UK GDP expanded by 0.5% in the third quarter of 2016, the July-to-September period after the Brexit vote, according to the Office for National Statistics (ONS).
The GDP figure was higher than what most analysts has forecast (of around 0.3% growth) and beat the Bank of England’s forecast last month of just 0.2% growth.
The ONS said that “there is little evidence of a pronounced effect in the immediate aftermath of the [Brexit] vote”.
The services sector, which accounts for over 78% of the UK economy, helped drive the GDP growth in the last quarter – offsetting declines in manufacturing, construction and agriculture.
In the three months to September, the service sector grew by 0.8%, contributing 0.64 percentage points to quarterly GDP growth.
ONS chief economist Jo Grice said “A strong performance in the dominant services industries continued to offset further falls in construction, while manufacturing continued to be broadly flat.”
Growth in the production industries in the third quarter fell by 0.4% (within which manufacturing decreased by 1.0%), agriculture output decreased by 0.7%, while growth in construction decreased by 1.4%.
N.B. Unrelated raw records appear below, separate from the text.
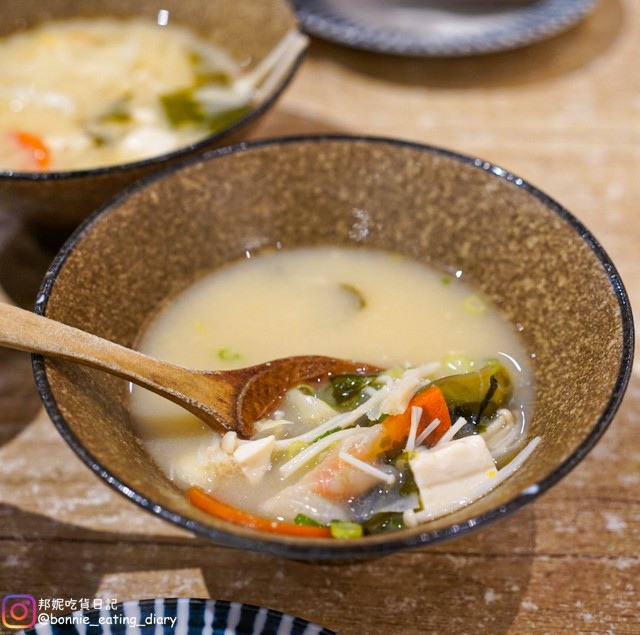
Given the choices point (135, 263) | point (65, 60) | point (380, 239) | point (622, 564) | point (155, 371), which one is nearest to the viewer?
point (155, 371)

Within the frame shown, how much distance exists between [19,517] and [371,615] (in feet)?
2.17

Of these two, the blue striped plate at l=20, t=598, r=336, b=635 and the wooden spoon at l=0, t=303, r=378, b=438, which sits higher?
the wooden spoon at l=0, t=303, r=378, b=438

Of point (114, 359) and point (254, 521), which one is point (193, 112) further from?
point (254, 521)

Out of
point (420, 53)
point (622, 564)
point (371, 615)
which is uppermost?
point (420, 53)

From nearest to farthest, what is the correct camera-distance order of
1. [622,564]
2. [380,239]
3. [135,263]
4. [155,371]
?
[155,371], [622,564], [135,263], [380,239]

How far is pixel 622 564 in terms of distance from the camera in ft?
4.16

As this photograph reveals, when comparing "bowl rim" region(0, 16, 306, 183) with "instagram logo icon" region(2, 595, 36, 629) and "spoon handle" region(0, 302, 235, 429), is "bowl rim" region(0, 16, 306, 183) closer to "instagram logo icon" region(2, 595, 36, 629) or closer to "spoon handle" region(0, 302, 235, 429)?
"spoon handle" region(0, 302, 235, 429)

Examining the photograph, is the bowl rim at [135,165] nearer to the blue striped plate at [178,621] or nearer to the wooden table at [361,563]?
the wooden table at [361,563]

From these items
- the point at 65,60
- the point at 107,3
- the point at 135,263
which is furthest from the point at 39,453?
the point at 107,3

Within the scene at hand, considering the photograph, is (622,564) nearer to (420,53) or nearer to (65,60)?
(420,53)

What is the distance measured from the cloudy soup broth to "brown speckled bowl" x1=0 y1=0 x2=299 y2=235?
0.92ft

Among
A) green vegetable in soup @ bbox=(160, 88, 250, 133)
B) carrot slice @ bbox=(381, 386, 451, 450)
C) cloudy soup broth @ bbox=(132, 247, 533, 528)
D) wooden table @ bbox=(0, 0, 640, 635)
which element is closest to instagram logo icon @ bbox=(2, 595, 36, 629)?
wooden table @ bbox=(0, 0, 640, 635)

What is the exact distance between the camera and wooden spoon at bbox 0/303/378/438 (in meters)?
1.09

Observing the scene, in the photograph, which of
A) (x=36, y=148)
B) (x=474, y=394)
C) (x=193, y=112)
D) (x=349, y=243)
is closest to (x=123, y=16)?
(x=193, y=112)
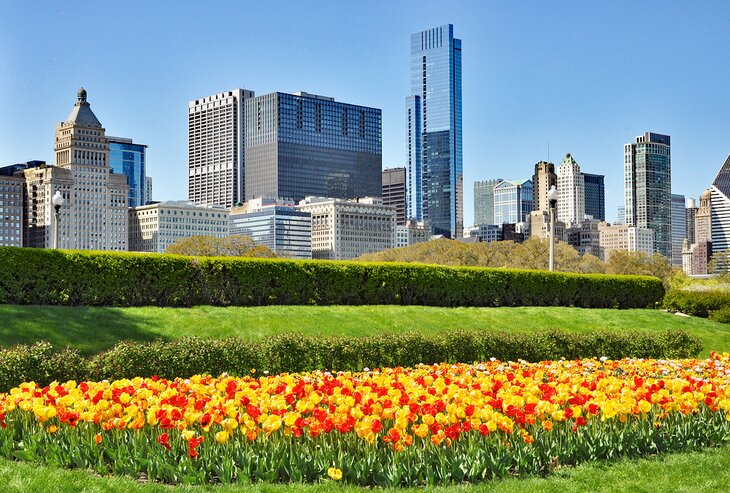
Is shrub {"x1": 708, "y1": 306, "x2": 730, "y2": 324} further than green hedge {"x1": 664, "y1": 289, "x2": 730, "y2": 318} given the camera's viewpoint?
No

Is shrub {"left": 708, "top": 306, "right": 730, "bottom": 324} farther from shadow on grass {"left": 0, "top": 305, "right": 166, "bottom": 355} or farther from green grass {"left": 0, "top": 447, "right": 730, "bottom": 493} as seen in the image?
green grass {"left": 0, "top": 447, "right": 730, "bottom": 493}

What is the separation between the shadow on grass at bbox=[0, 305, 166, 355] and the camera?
17.9 metres

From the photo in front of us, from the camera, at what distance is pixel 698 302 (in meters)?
34.2

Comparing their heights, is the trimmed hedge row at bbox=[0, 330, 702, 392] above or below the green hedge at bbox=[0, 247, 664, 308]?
below

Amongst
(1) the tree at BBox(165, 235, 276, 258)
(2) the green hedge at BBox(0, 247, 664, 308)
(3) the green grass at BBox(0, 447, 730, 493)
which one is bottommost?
(3) the green grass at BBox(0, 447, 730, 493)

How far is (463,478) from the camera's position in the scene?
27.6ft

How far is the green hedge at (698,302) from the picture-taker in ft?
110

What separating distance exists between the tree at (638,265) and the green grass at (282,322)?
5753cm

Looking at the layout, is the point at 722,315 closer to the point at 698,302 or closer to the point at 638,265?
the point at 698,302

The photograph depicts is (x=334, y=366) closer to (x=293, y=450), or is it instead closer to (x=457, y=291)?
(x=293, y=450)

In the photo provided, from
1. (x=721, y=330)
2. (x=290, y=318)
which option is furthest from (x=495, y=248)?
(x=290, y=318)

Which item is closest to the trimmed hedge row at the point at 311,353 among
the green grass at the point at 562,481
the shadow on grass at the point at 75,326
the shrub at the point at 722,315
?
the shadow on grass at the point at 75,326

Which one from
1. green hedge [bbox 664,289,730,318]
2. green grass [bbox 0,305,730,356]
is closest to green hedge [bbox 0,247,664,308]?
green grass [bbox 0,305,730,356]

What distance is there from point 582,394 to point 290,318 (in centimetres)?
1332
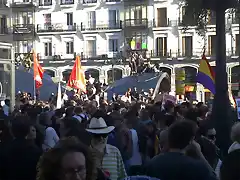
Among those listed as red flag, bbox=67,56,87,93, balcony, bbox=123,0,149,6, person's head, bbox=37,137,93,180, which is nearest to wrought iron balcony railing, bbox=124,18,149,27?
balcony, bbox=123,0,149,6

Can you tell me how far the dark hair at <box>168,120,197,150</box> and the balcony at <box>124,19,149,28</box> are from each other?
50228 millimetres

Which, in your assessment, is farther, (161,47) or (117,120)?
(161,47)

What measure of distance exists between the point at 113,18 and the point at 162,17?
4.79 m

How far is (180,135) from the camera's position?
5.12 meters

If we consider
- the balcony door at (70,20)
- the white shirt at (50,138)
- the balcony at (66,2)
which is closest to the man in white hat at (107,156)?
the white shirt at (50,138)

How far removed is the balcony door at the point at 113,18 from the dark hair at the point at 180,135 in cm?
5114

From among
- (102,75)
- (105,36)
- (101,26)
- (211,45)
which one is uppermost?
(101,26)

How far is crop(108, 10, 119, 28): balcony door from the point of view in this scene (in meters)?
56.0

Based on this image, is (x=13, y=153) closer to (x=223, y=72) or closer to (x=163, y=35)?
(x=223, y=72)

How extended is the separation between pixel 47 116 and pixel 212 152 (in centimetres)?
392

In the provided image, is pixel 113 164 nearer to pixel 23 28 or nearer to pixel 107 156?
pixel 107 156

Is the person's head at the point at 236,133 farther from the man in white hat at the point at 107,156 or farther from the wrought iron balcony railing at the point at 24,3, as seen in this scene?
the wrought iron balcony railing at the point at 24,3

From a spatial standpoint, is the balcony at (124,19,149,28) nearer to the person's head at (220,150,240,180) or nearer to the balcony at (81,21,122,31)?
the balcony at (81,21,122,31)

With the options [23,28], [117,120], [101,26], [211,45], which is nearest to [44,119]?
[117,120]
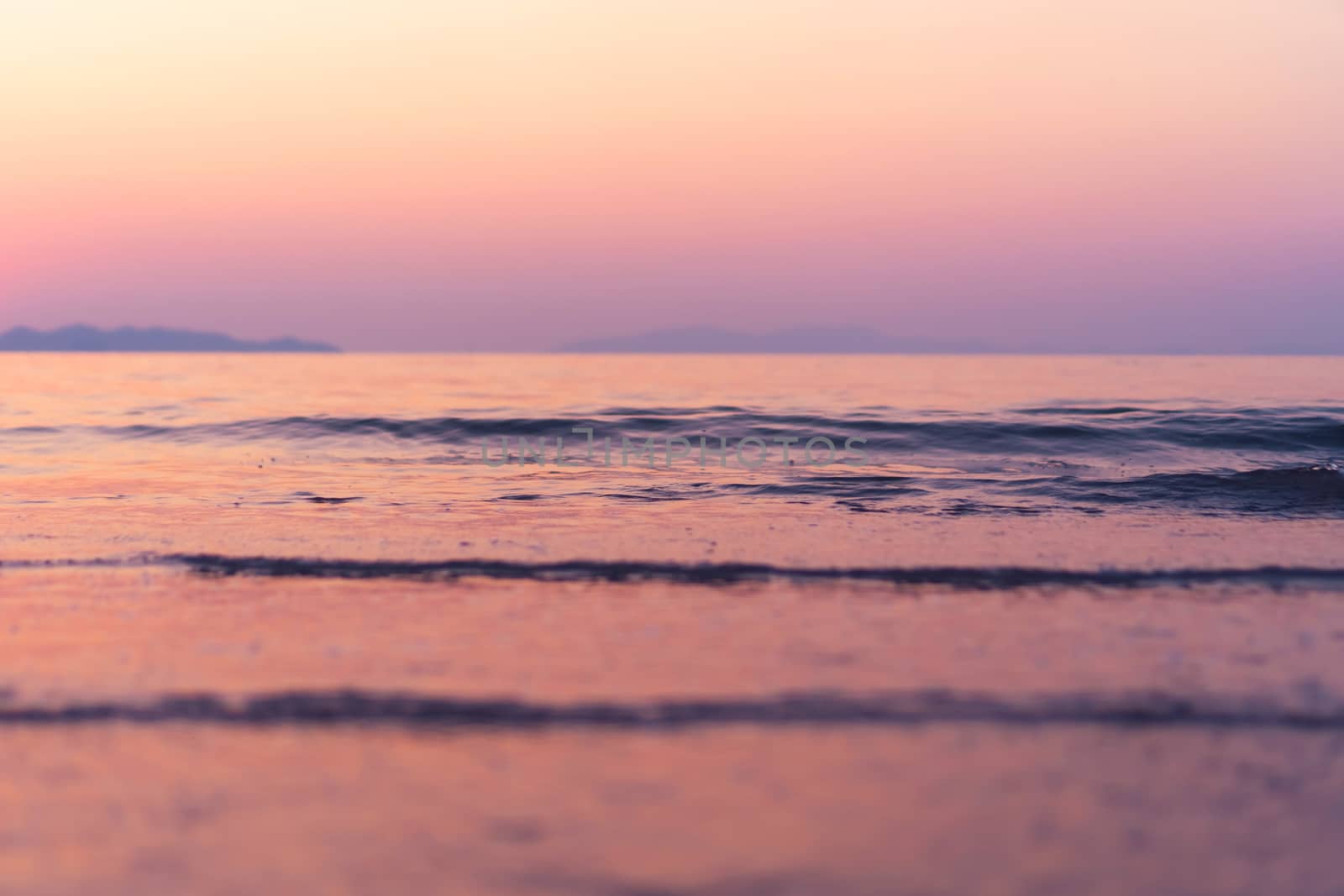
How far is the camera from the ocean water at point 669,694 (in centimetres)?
281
“In manufacturing, the contraction in output should be attributed to some unwinding of the massive growth spike seen in the second quarter, rather than industry scaling back production for any referendum related reasons,” said Lee Hopley, chief economist at the EEF, the manufacturers’ organisation.
“In line with the raft of survey data the GDP estimates confirm that it has been more or less business as usual but it doesn’t tell us, however, if this will continue for the foreseeable future.”
Chancellor of the Exchequer Phillip Hammond commented on the results:
“The fundamentals of the UK economy are strong and today’s data show that the economy is resilient.”
Consumer willingness to keep spending
Howard Archer, UK economist at IHS Global Insight, was quoted by the BBC as saying: “It looks certain that third-quarter growth was also heavily dependent on consumers’ willingness to keep spending, supported by still decent purchasing power and high employment.
“Consumer spending also clearly benefited from the weakened pound encouraging spending by overseas visitors to the UK. The weakened pound also supported foreign orders for UK goods and services.”